Incidents took place last night in Montenegro, demonstrators erected barricades and blocked roads. 22 people were arrested, including 17 opposition deputies. At the center of the unrest: a new law on religious freedom which crystallizes the tensions between the Serbian Orthodox Church and the Montenegrin government.

The Serbian Orthodox Church stands up against a law passed last night in the Montenegrin parliament after a day of heated debates. She dreads paying the price by losing many of the hundreds of medieval churches and monasteries she owns across the country.

The text provides for the nationalization of land and property which the churches cannot prove that they belonged to them before December 1, 1918. It was on this date that Montenegro had lost its independence and had been integrated into the kingdom of the Serbs, Croats and Slovenes.

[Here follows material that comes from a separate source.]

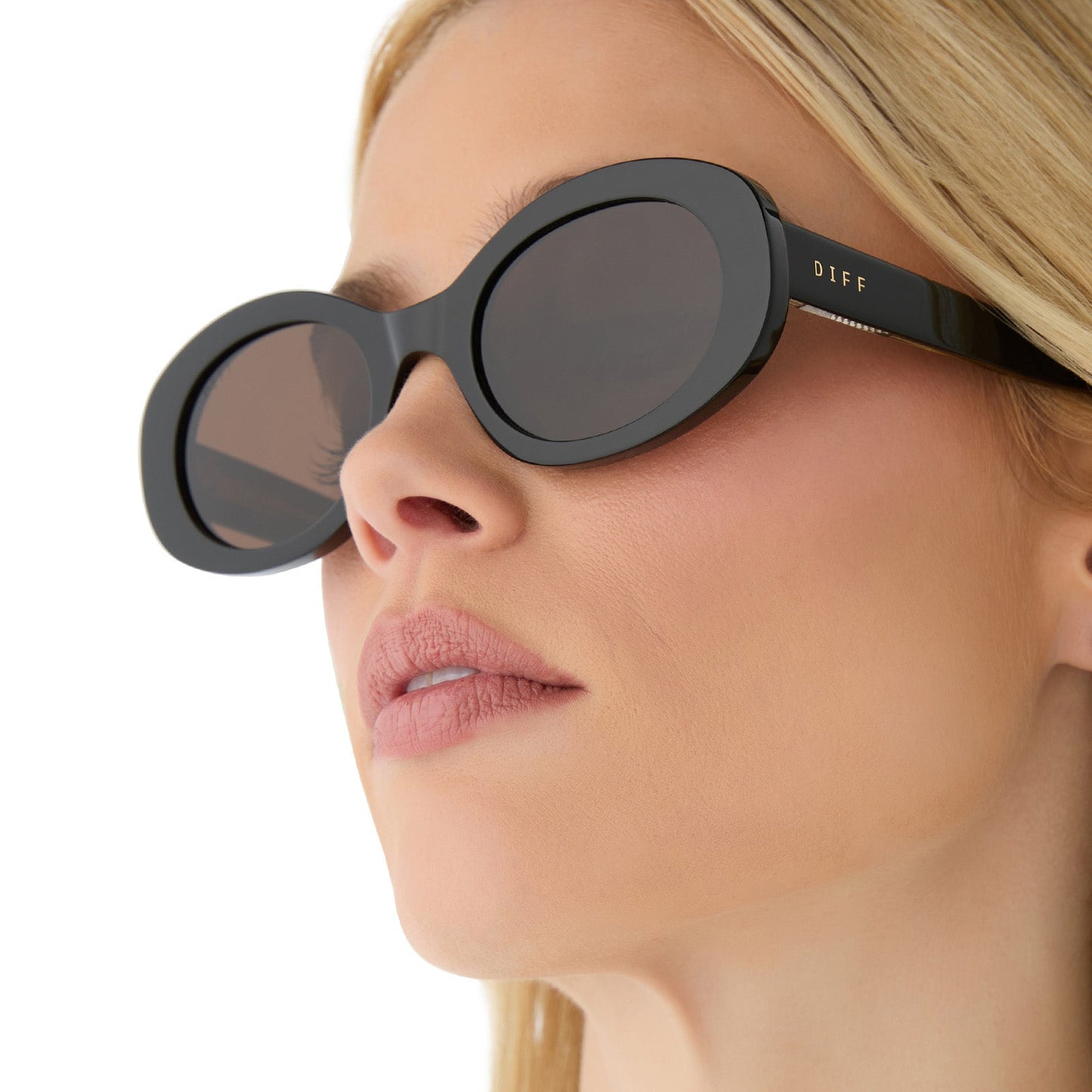 on model - female wearing diff eyewear featuring the lainey oval sunglasses with a black frame and brown polarized lenses side view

The Serbian Church in resistance

The bill was carried by the party of the president, Milo Djukanovic , the strong man of Montenegro since the beginning of the 1990s. This pro-European considers that the Serbian Orthodox Church, the most important in number of faithful in Montenegro, is hostile to the country's independence, and that it is generally too pro-Serb and pro-Russian.

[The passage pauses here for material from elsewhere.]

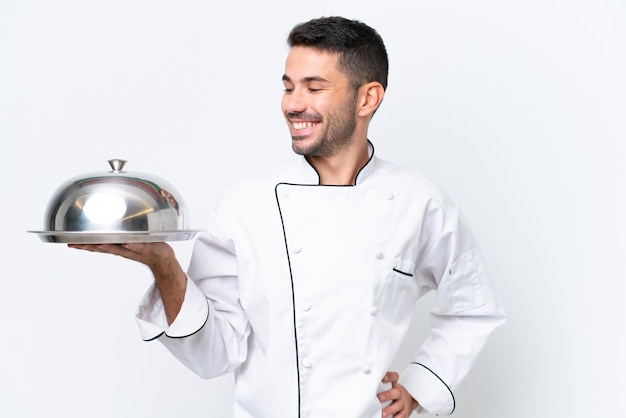 Молодой шеф-повар с подносом на белом фоне смотрит в сторону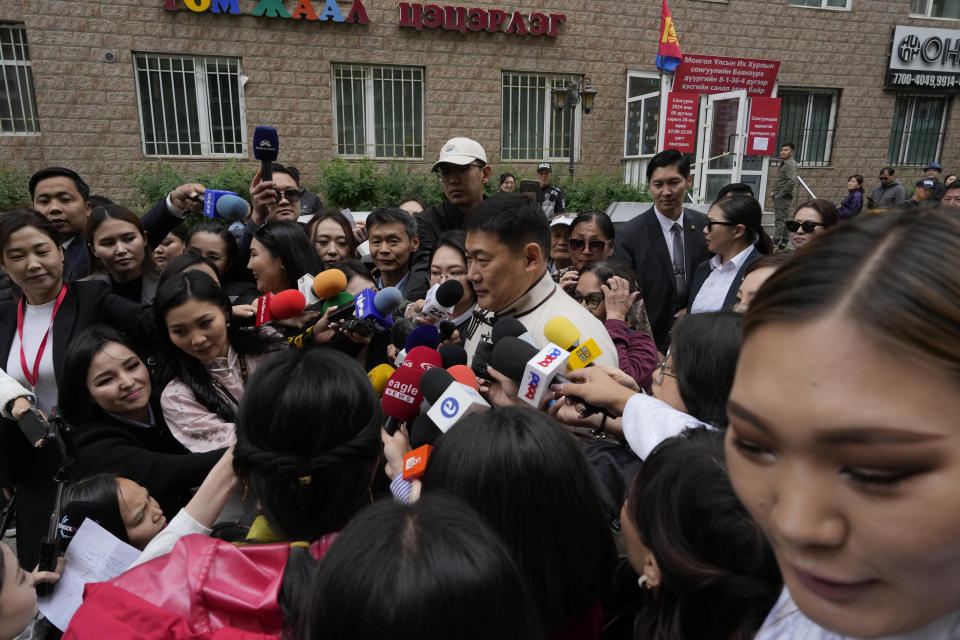 Mongolian Prime Minister Oyun-Erdene Luvsannamsrai, center, is surrounded by journalists after he cast his vote at a polling station in Ulaanbataar, Mongolia, Friday, June 28, 2024. Voters in Mongolia are electing a new parliament on Friday in their landlocked democracy that is squeezed between China and Russia, two much larger authoritarian states. (AP Photo/Ng Han Guan)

Milo Djukanovic also displays strong support for the autocephalous Orthodox Church of Montenegro, which is not recognized by any of the canonical Orthodox churches.

Last night, members of the Democratic Front who support the Serbian Church, caused incidents in Parliament after the rejection of their amendments, by throwing a firecracker, plastic bottles and attacking furniture. Three leaders of the Democratic Front were then arrested. They are suspected of having " assaulted an official in the exercise of his functions ".

As for the Serbian Church, it called its faithful to create resistance committees.